• **PROBLEM TO WORK ON**
Return all of the data exactly, with nothing left out but the pictures.

• **PROVIDED INFORMATION**
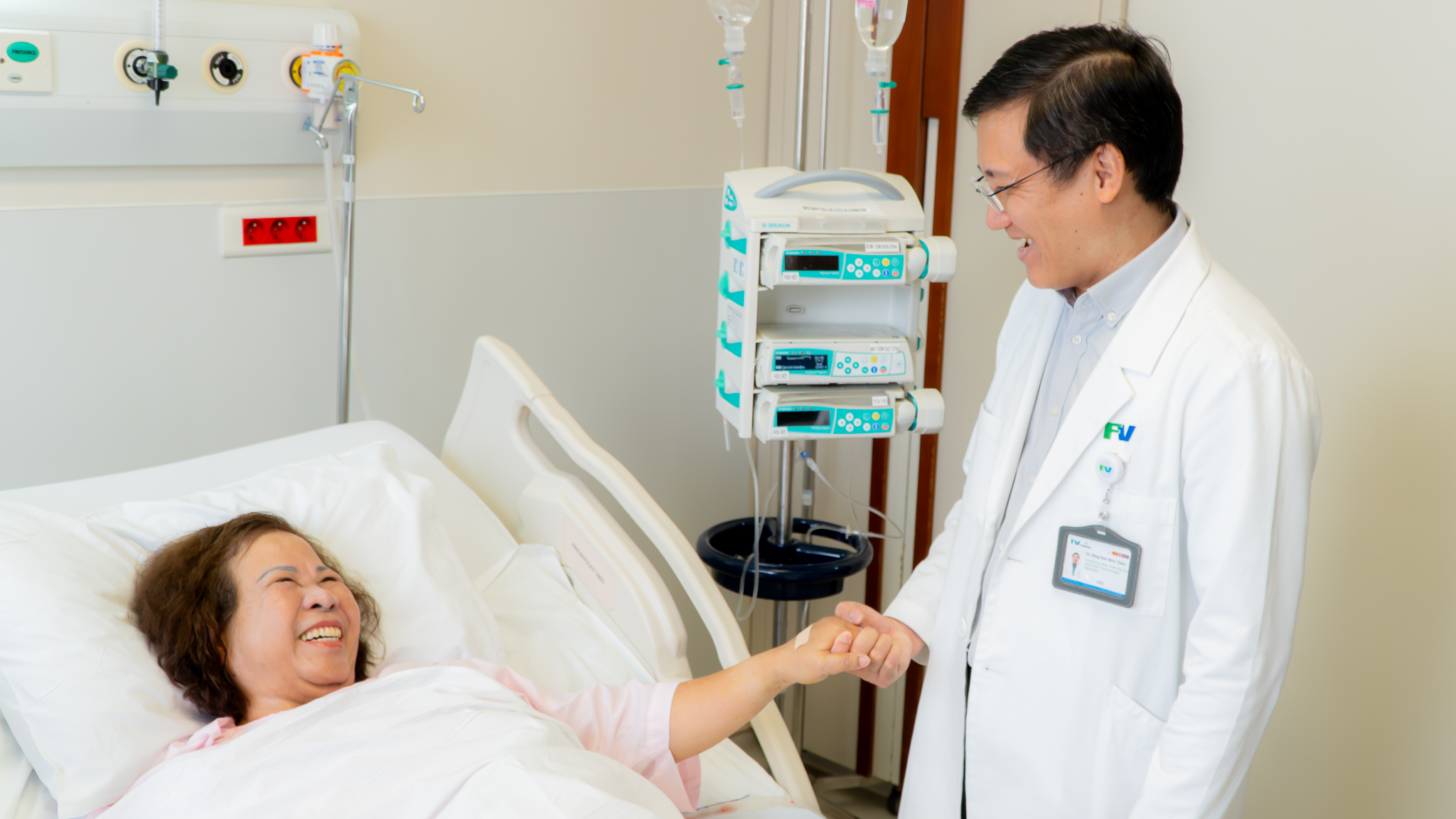 Ca đại phẫu &ldquo;gần như kh&ocirc;ng đau&rdquo; của bệnh nh&acirc;n ung thư phổi 72 tuổi nhờ robot Da Vinci Xi trị gi&aacute; 3 triệu USD- Ảnh 5.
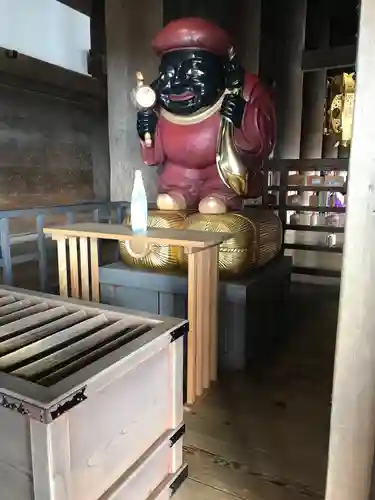 地主神社の像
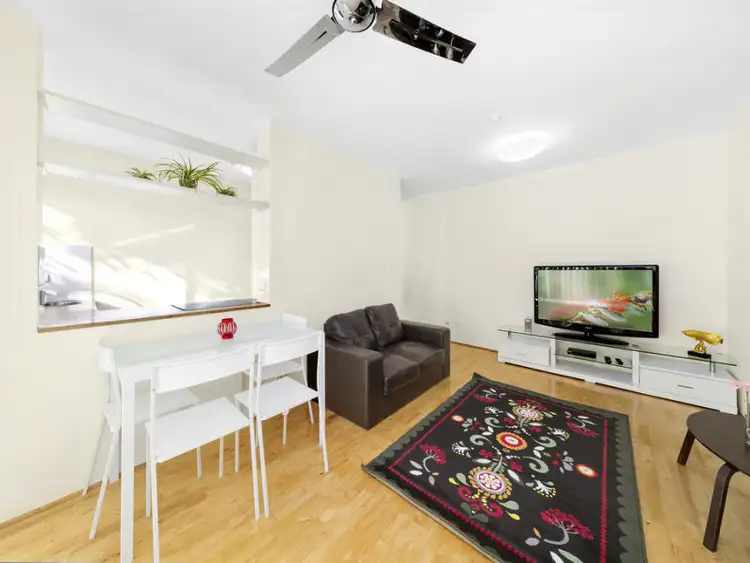 Fourth view of Homely apartment listing, 6/4 Munro Street, Mcmahons Point NSW 2060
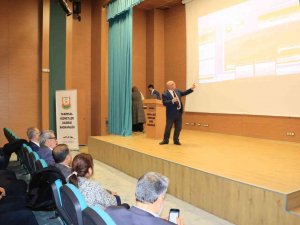 Şanlıurfa’da Fıstık Üreticilerine Seminer Düzenlendi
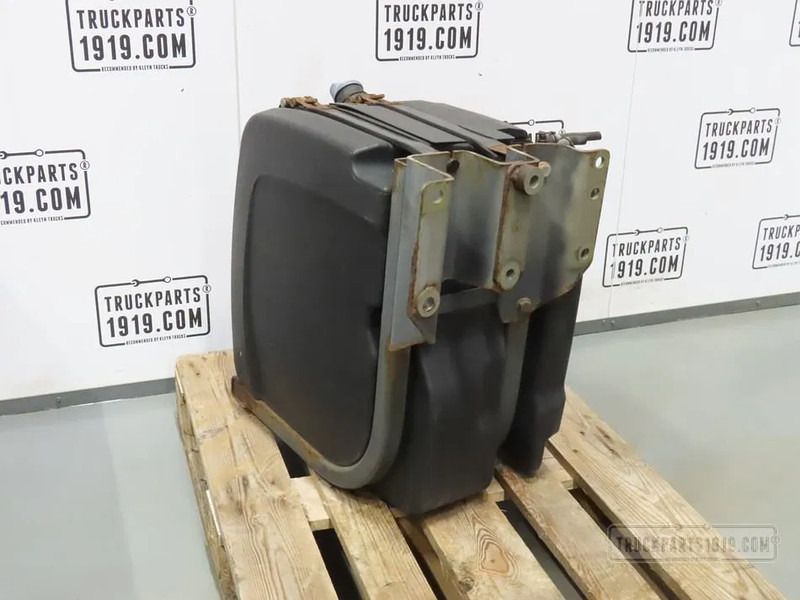 DAF 2303398 AdBlue tank DAF - Muffler/ Exhaust system for Truck: picture 2 DAF 2303398 AdBlue tank DAF - Muffler/ Exhaust system for Truck: picture 2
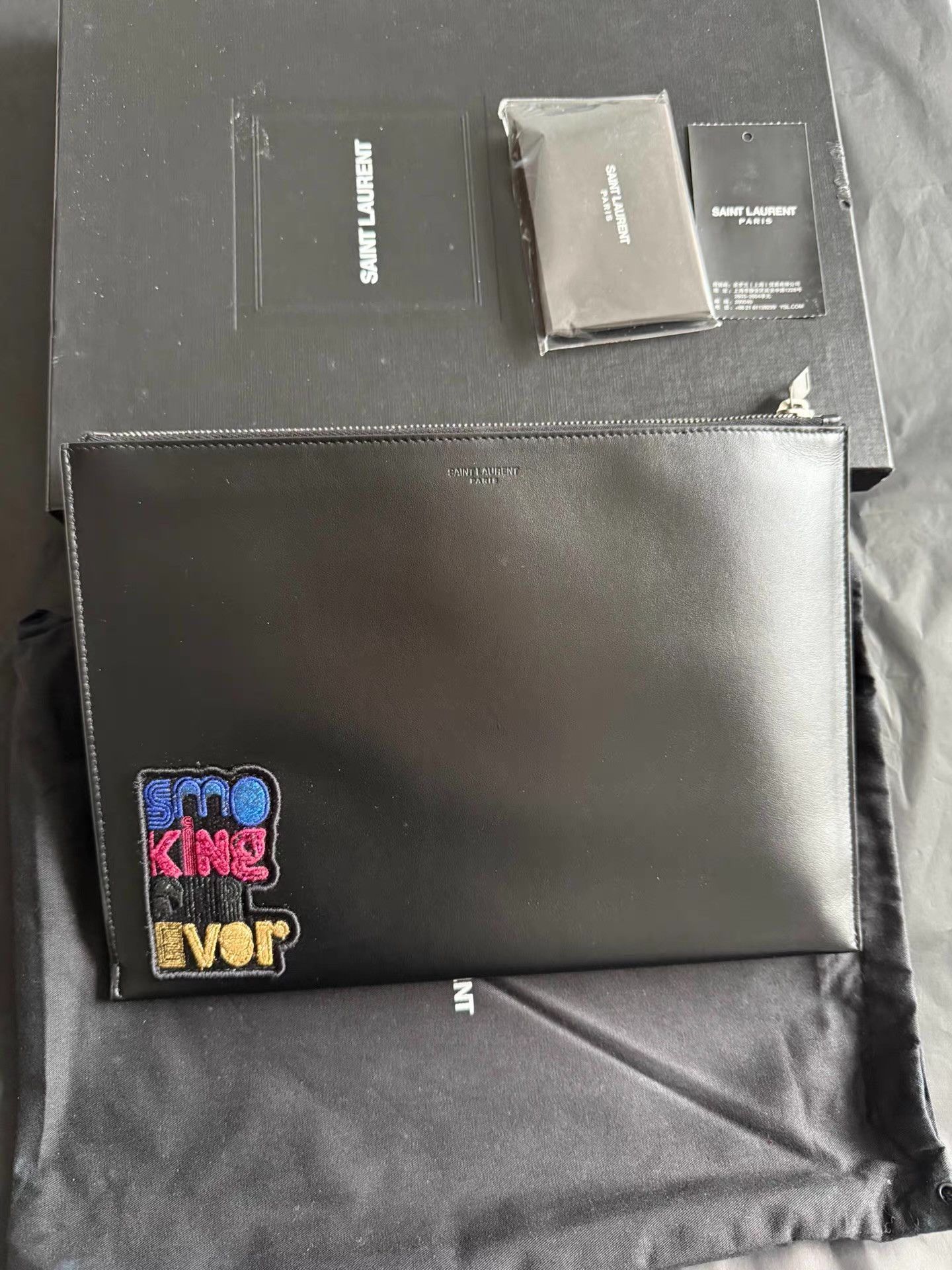 Saint Laurent Paris Saint Laurent envelope clutch bag Ｑ23 Size ONE SIZE - 1 Thumbnail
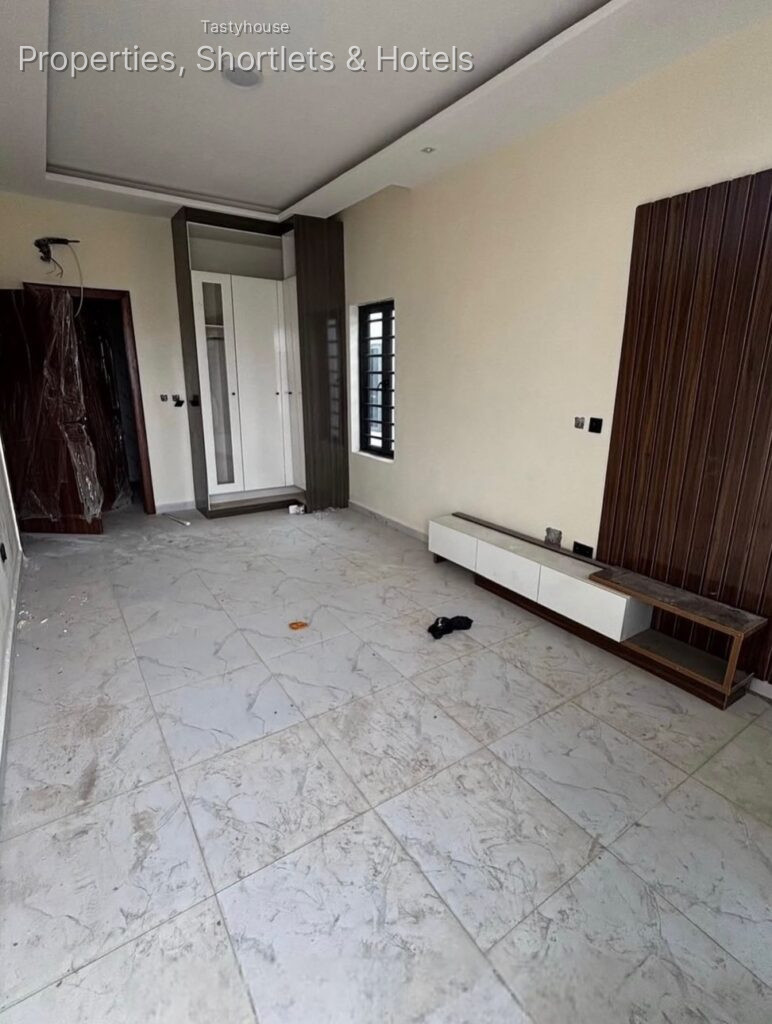4 Bedrooms Semi Detached Duplex + BỌ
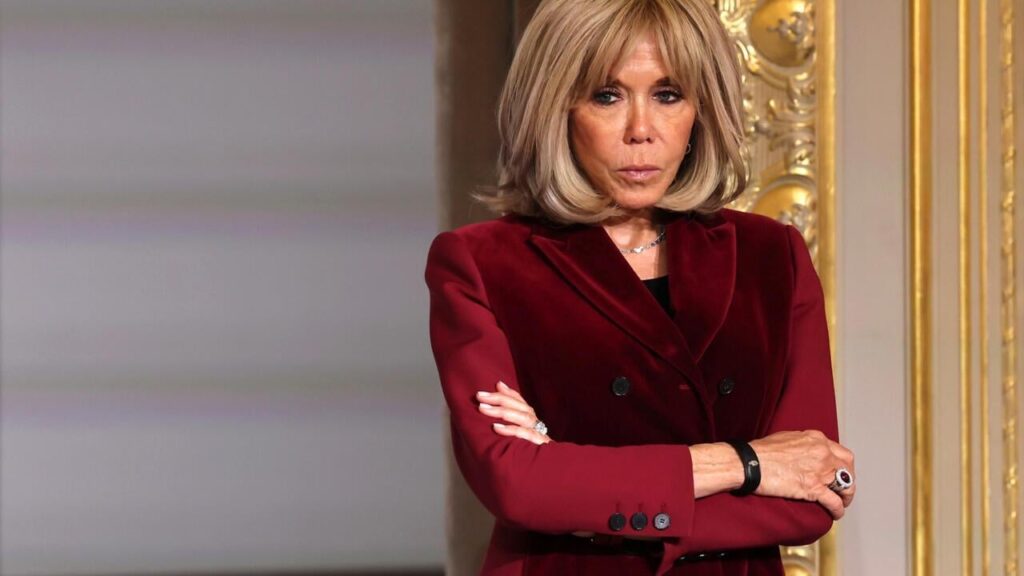 Brigitte Macron calls activists who interrupted an Ary Abittan show “dirty cunts”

• **RESULT OF THE EXERCISE**
 Ca đại phẫu &ldquo;gần như kh&ocirc;ng đau&rdquo; của bệnh nh&acirc;n ung thư phổi 72 tuổi nhờ robot Da Vinci Xi trị gi&aacute; 3 triệu USD- Ảnh 5.
 地主神社の像
 Fourth view of Homely apartment listing, 6/4 Munro Street, Mcmahons Point NSW 2060
 Şanlıurfa’da Fıstık Üreticilerine Seminer Düzenlendi
 DAF 2303398 AdBlue tank DAF - Muffler/ Exhaust system for Truck: picture 2 DAF 2303398 AdBlue tank DAF - Muffler/ Exhaust system for Truck: picture 2
 Saint Laurent Paris Saint Laurent envelope clutch bag Ｑ23 Size ONE SIZE - 1 Thumbnail
4 Bedrooms Semi Detached Duplex + BỌ
 Brigitte Macron calls activists who interrupted an Ary Abittan show “dirty cunts”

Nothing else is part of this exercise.